In fact, it’s even worse than this. What if you discovered that you had given to a charity that provides scholarships to vocational schools, and the incompetent electrician had received one of the scholarships? You would have inadvertently contributed to your own problem. Likewise, many Americans frequently ignore that numerous Islamist terrorists, including Osama bin Laden, have given their reason for attacking the United States as its profligate interventions in Muslim countries. As is frequently the case, the government has helped cause the security problem that it rides to the rescue to save the public from. Even American military interventions allegedly designed to battle terrorism – Afghanistan/Pakistan, Yemen, and Iraq – have led to…well…more terrorism. The attempted Times Square bombing was in retaliation for the US drone campaign in Pakistan, the attempted underwear bombings were in retaliation for US airstrikes and drone attacks in Yemen, and the US invasion of Iraq spawned a worldwide spike in terrorism and the creation of Al Qaeda in Iraq, which killed US forces and is still killing Iraqis long after the United States troops have withdrawn.

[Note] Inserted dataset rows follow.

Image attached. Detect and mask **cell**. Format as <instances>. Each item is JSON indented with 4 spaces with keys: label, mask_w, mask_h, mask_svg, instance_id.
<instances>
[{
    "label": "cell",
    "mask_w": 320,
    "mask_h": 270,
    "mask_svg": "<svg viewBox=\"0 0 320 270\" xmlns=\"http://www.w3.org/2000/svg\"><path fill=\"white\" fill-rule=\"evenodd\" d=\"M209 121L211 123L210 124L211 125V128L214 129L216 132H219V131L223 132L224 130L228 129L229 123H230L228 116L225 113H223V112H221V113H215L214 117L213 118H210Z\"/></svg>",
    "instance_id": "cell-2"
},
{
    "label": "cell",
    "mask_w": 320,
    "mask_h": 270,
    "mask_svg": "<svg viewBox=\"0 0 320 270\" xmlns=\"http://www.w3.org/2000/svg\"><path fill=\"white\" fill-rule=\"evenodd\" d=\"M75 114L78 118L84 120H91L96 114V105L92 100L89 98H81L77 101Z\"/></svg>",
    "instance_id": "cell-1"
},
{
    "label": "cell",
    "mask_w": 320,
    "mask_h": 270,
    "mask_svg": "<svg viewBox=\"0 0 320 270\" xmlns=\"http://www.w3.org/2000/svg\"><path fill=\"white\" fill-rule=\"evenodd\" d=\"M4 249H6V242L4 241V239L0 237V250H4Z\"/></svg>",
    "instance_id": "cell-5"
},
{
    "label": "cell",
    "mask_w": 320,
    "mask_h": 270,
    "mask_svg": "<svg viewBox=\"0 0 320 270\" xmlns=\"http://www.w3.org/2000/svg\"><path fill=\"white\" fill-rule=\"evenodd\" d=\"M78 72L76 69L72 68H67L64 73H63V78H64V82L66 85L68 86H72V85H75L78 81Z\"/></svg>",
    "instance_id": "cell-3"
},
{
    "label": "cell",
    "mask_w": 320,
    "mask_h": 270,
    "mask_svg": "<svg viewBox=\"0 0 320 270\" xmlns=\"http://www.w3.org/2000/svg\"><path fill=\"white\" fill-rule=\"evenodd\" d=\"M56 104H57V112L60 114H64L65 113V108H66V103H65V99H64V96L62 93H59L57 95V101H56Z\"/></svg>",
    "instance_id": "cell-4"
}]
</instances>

Every government security program needs a threat, and the sensationalist media is a willing accomplice to the government’s exaggeration of the terrorist menace. The average American’s chances of ever being killed by a terrorist is about the same as his or her chances of being struck by an asteroid and less than the change of being struck by lightning. Even more rare is the chance of getting killed by a terrorist in an airplane. Mark Stewart, a researcher on risk, calculated that even smaller probability at one in 90 million.

And airline travel likely would have become much safer after 9/11 even had the government done nothing at all. Under the old paradigm for dealing with airline hijacking, aircrews and passengers cooperated, expecting that they would be released eventually after the hijackers got their publicity. That paradigm changed permanently during the 9/11 episode, as the passengers and crew aboard the fourth plane over Pennsylvania heard that the other three aircraft that had hit the World Trade Center and the Pentagon had been used as suicide missiles. The subsequent thwarting of the underwear and shoe bombings also have demonstrated just how surly passengers and crews on commercial airliners have become.

Of course, all this evidence buttresses the argument that TSA airport security is excessive for the rarity of the threat and in the face of the better intrinsic security already provided from enhanced vigilance by passengers and crew. It would also point to avoiding needless US interventions in Muslim countries, thereby reducing blowback terrorism even further.

Compared to NSA’s confiscation of US citizens’ phone records, however, Americans can take some comfort that TSA’s PreCheck program is voluntary – at least for now. Yet in the past, government experimentation has become permanent, which in this case, would then require every American to undergo fingerprinting and a background check to be eligible to take commercial flights. In other words, as government’s thirst for security mounts, its “no-fly” list, which includes names of suspected terrorists, eventually could be replaced by a “OK to fly” list. So you think this scenario is outlandish and would never happen? But then who would have ever predicted that we would be required to disrobe – either physically or electronically – before boarding a plane.